Leave the pictures out. Return all other data exactly.
::::
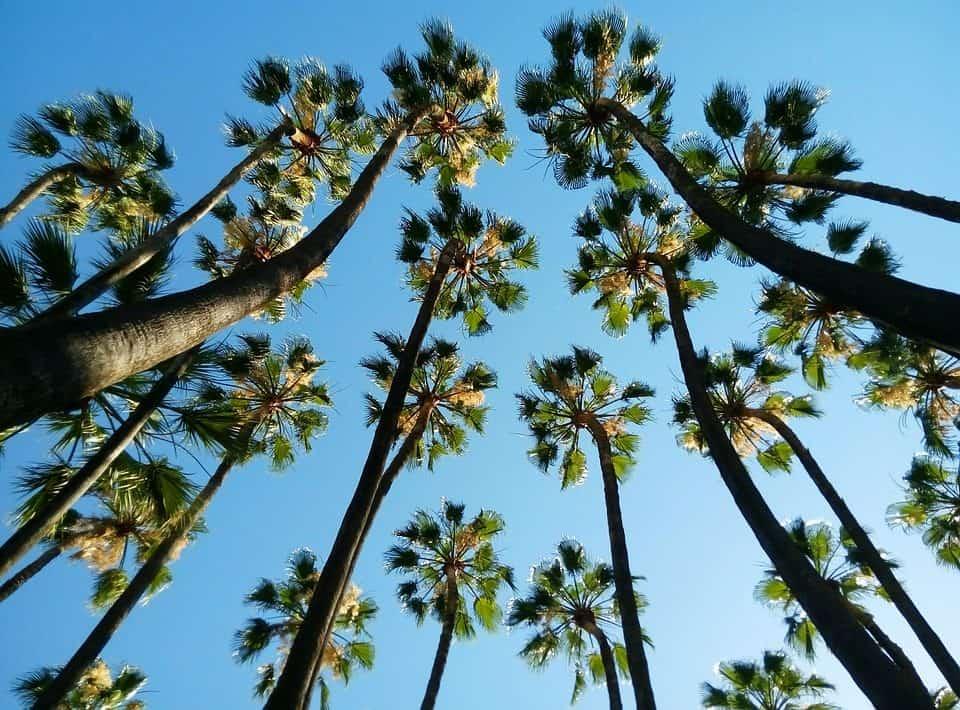 cómo plantar palmeras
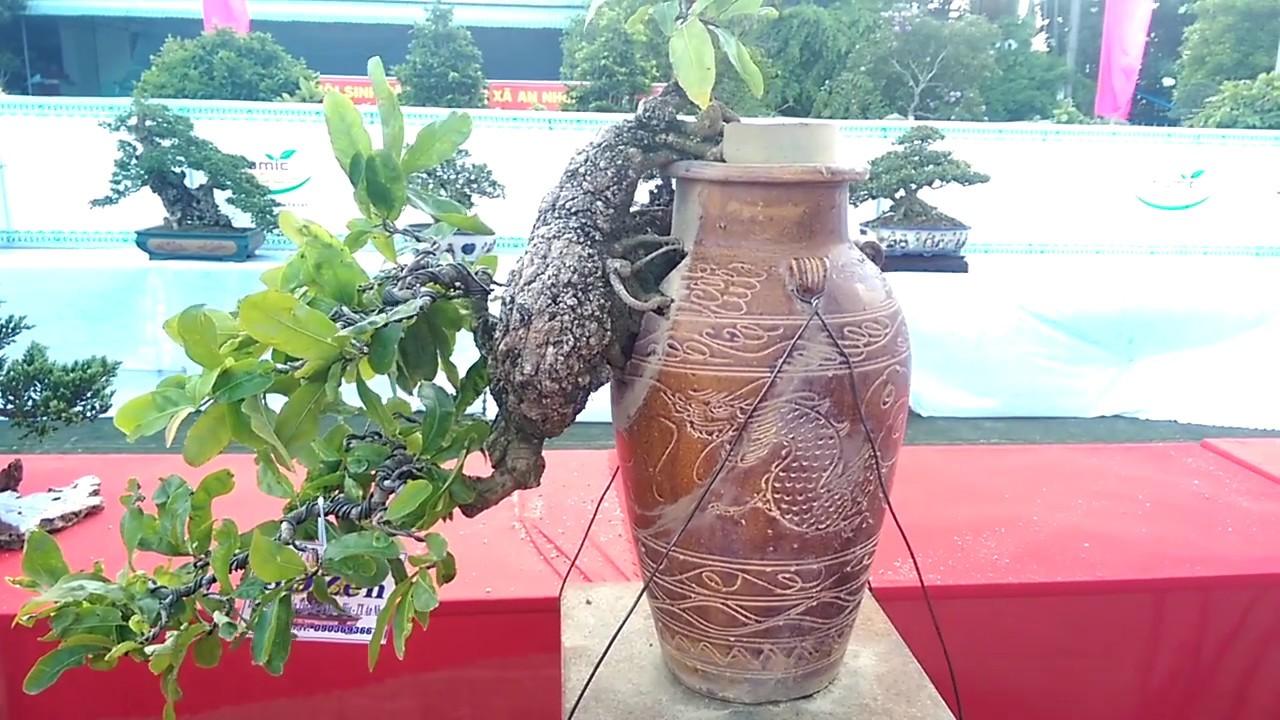 Cây Mai có một không hai, quá độc-Bonsai Binh Dinh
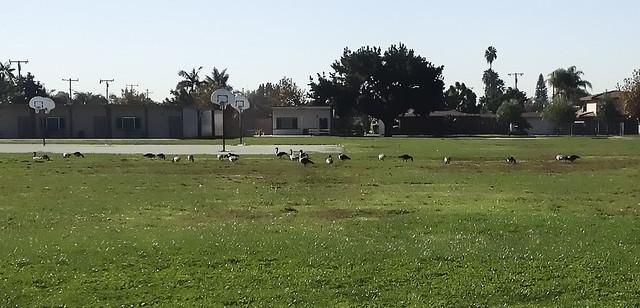 Geese at Rio Hondo Elementary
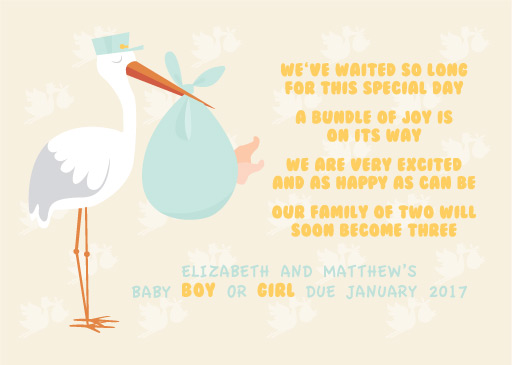 Bundle of Joy - pregnancy announcements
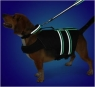 Lunabrite Collar and Lead make your dog visible in the dark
::::
__Worked solution__
 cómo plantar palmeras
 Cây Mai có một không hai, quá độc-Bonsai Binh Dinh
 Geese at Rio Hondo Elementary
 Bundle of Joy - pregnancy announcements
 Lunabrite Collar and Lead make your dog visible in the dark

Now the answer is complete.